坐在第一排正中央的,是穿著一身筆挺西裝、滿眼驕傲看著我的周成。
一年前,我們在雙方父母的見證下訂了婚。
他沒有折斷我的翅膀,而是成為了託舉我飛向更高天空的風。
頒獎典禮結束后,我在后臺收到了一張高中同學發來的截圖。
是關於宋初堯和虞知尤的。
他們當年都沒有讀完大學。
宋初堯因為頻繁逃課去北京找我,被學校開除;虞知尤則因為未婚先孕,被迫退學。
他們最終結了婚,但生活卻是一地雞毛。
宋初堯把人生的失敗全都歸咎於虞知尤當年的勾引,每天酗酒家暴。
虞知尤則在無休止的爭吵和貧窮中,變成了一個歇斯底裡的潑婦。
截圖裡,是虞知尤在朋友圈發的眾籌鏈接,宋初堯因為酒駕出了車禍,截了肢,家裡連醫藥費都拿不出,只能靠乞討度日。
我平靜地關掉手機屏幕,將截圖刪除。
走出大劇院,北京的夜風微涼。
周成站在車旁,手裡拿著一件薄風衣,溫柔地披在我的肩上,順勢將我攬入懷中。
“冷嗎,周太太?”他低頭吻了吻我的額頭。
“不冷。
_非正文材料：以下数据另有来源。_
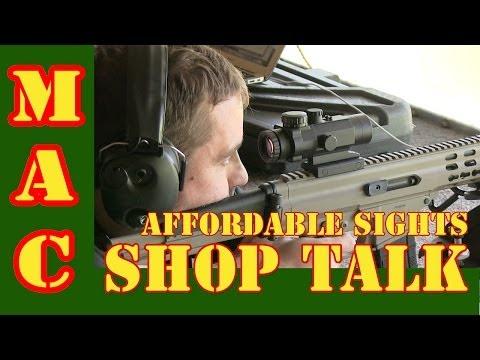 Affordable Rifle Optics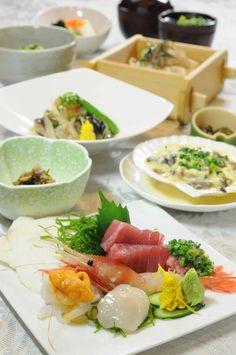 青森国際ホテル 青森空港2階「和食処 ひば」2012.11おすすめメニュー「田舎定食」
”我靠在他溫暖的胸膛上,笑得無比舒展。
就在這時,我的手機屏幕突然亮了一下。
那個七年沒有動靜的“未知號碼”,發來了一條簡短的短信:
【恭喜你,改寫了命運,祝你,歲歲平安,前程萬裡。】
我看著屏幕,眼眶微微湿潤。
我不知道那個小程序到底是什麼,也許是平行時空的我自己,也許是上天給我的最后一次慈悲。
我打下兩個字,點擊了發送。
【謝謝。】
一陣夜風吹過,屏幕上的短信記錄化作一串亂碼,徹底消失在手機裡,仿佛從未存在過。
我抬起頭,看向周成,看向這座繁華而美麗的城市,看向我光芒萬丈的未來。
“走吧,我們回家。”我牽起周成的手。
這一次,我的人生,由我自己做主。